## YOUR ASSIGNMENT:
The listing below must be returned in full and unchanged, without the images it carries.

## GIVEN INFORMATION:
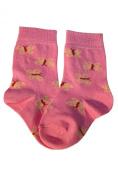 Weri Spezials Baby Socks, Butterflies, Pink, Quality merc.Cotton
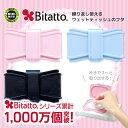 【安心のメーカー直販】【送料無料】 Bitatto ビタット Ribbon リボン リボン型 ウェットシートのふた おしりふき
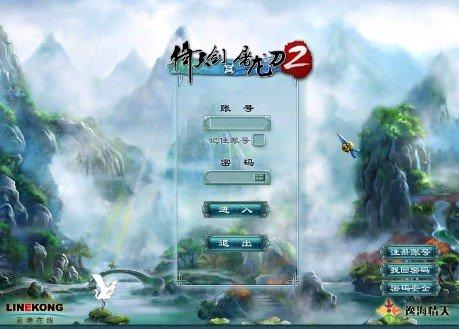 《倚天剑与屠龙刀2》玩家评测报告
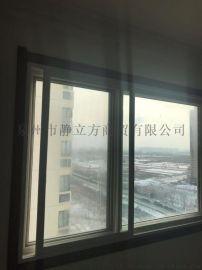 西安静立方进口技术 断桥铝海螺铝合金各类隔音门窗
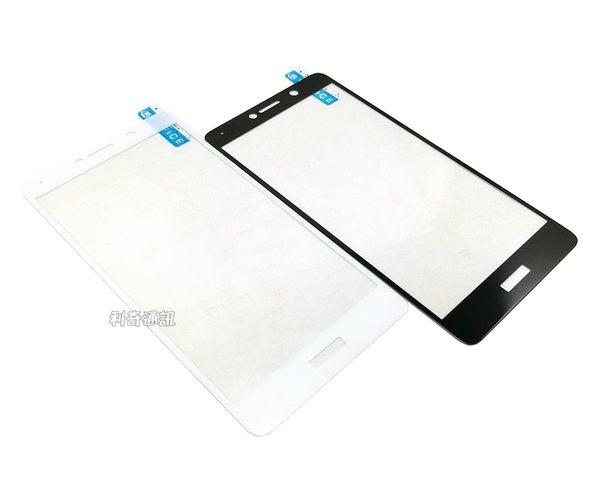 HUAWEI GR5 2017 (5.5吋)  滿版鋼化玻璃保護貼 黑、白兩色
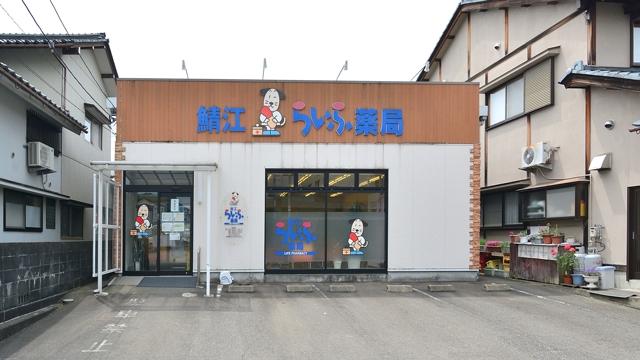 鯖江 らいふ薬局の画像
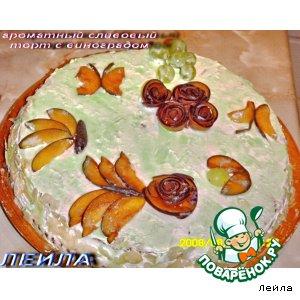 Рецепт Сливовый торт с виноградом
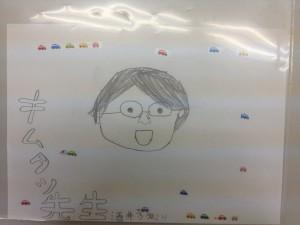 machi_chan
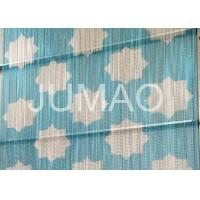 Buy cheap Rust Proof Decorative Metal Curtains Anodizing Treatment With Amazing Images product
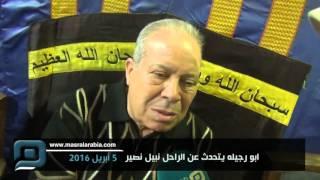 مصر العربية |  ابو رجيله يتحدث عن الراحل نبيل نصير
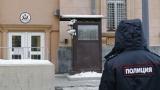 Русия няма да гони американски дипломати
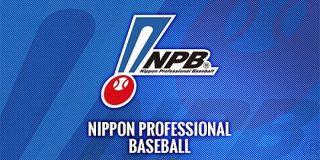 【朗報】プロ野球、現役ドラフトを導入へ : やみ速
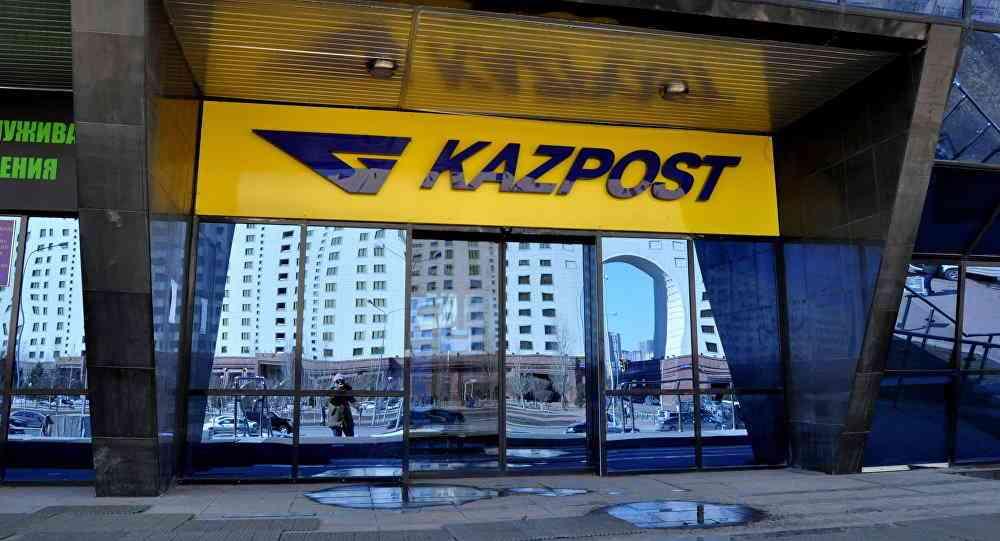 kazpost parcel tracking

## RESPONSE TO THIS TASK:
 Weri Spezials Baby Socks, Butterflies, Pink, Quality merc.Cotton
 【安心のメーカー直販】【送料無料】 Bitatto ビタット Ribbon リボン リボン型 ウェットシートのふた おしりふき
 《倚天剑与屠龙刀2》玩家评测报告
 西安静立方进口技术 断桥铝海螺铝合金各类隔音门窗
 HUAWEI GR5 2017 (5.5吋)  滿版鋼化玻璃保護貼 黑、白兩色
 鯖江 らいふ薬局の画像
 Рецепт Сливовый торт с виноградом
 machi_chan
 Buy cheap Rust Proof Decorative Metal Curtains Anodizing Treatment With Amazing Images product
 مصر العربية |  ابو رجيله يتحدث عن الراحل نبيل نصير
 Русия няма да гони американски дипломати
 【朗報】プロ野球、現役ドラフトを導入へ : やみ速
 kazpost parcel tracking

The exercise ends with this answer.